For those people who are so concerned about the difficulty and brag about being able to solo the game: If the party size becomes 6, I would assume the game would be balanced around this. This means that solo playthroughs would be even more challenging (you are at 1/6th of the strength is is balanced with, rather than just 1/4th). So for you people, this would be a win as you get an extra layer of difficulty and challenge. It is maybe worth thinking about rather than worry about how strangers on the internet play their game and on what difficulty, I think.

I prefer 6 characters in a party too, for several reasons. First, it would make the battles go faster ultimately, due to having more actions. Some fights right now are such a drag and slog already. There would be more agency in a fight and you get more chances to do -something- rather than watch the AI move and think. This is a thing mentioned before by many others too, as an argument against how combat would get even slower.

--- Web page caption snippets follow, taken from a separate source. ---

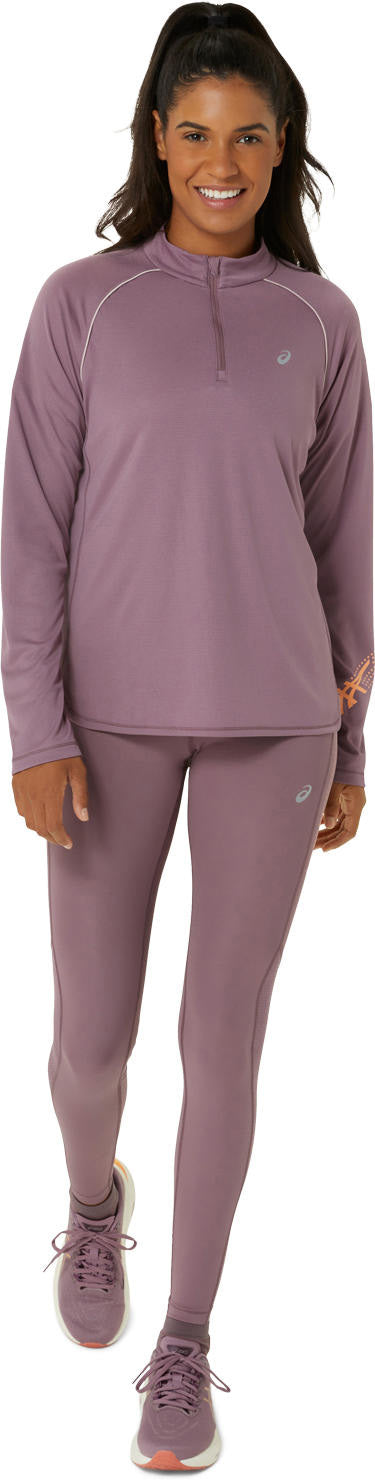 Icon 1/2 Zip longsleeve shirt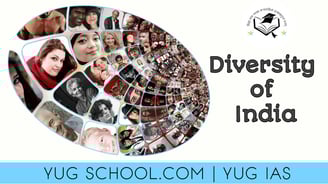 Diversity of India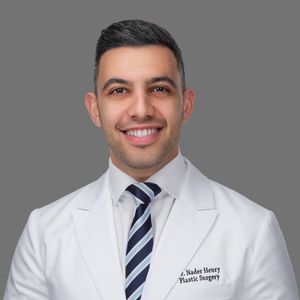 Dr. Nader Henry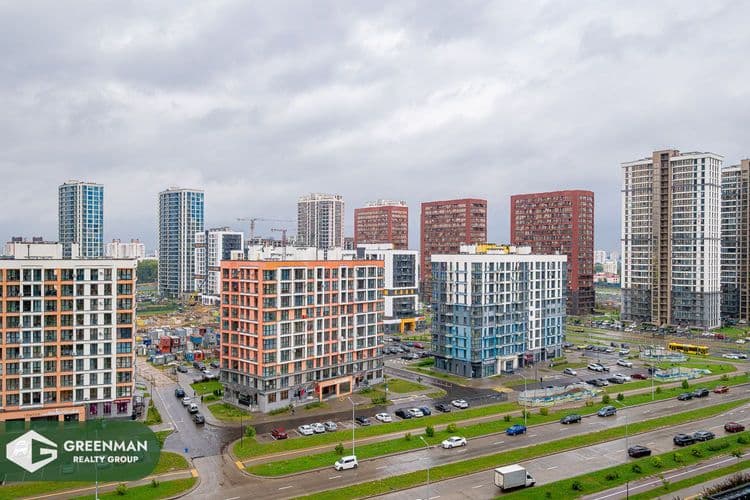 Роскошная квартира с евроремонтом в доме Бали! | Агентство недвижимости Greenman Realty Group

It also allows for more fun party compositions, with trying less than optimal builds or subclasses that are just fun to play, while not being mechanically that strong. With a larger party size you can experiment more with this without ending with a suboptimal party (this includes going full custom party, with these compositions). Having played the old BG games as well as IWD many times, this is how I keep it interesting and fresh, with strange combinations or to use some underrated/underused kits or classes. If you use the companions, it also allows to use companions you would not use otherwise, be it due to them not fitting party composition, or not liking them as much as ones you always use. Or because you do not use them because the AI beelines for them all the time)

I personally like a slow progression throughout a story, which is not neccesarily based around just exp (at least in BG3, opposed to the older infinity engine games. You get a fixed exp per character where in the old games the exp was divided across the party, so slower levelling). In BG3 the progression is there through gear as well, you have more characters who you need to divde your gear for. It means you cannot just load all your gear unto 1 character and the more people you havce, the slower the gear progresses. This likely also means you have less money and need to think more about your purchases, be it potions, gear or whatever, which makes money and the economy slightly more relevant. Or, if you find a cool magic item you would have to think about who to give it too rather than just giving it to your one fighter, or your one mage (Also, it means more of the magic loot gets used, rather than have so much of it be reduced to vendor-trash or Gale Snacks)
This in effect does affect the difficulty, though not by neccesarily making it easier as you have a group of average/moderatly equiped characters rather than 1 character who has all the good gear loaded unto him/her. Your larger party consists ultimately of more vulnerable characters, which (assuming proper encounter balancing) balances somewhat out with the increased action economy. Also, there will be difficulty sliders (At least that is what I thought) so you can adjust either way.

And having a party of 6 does nothing to prevent me to solo the game either, a person can like both. Sometimes they want a challenge and that accomplishment of a solo run, sometimes they want to just chill and have a party of adventurers with some fun classes that may not be fully combat optimized. No playstyle is right or wrong and they can co-exist.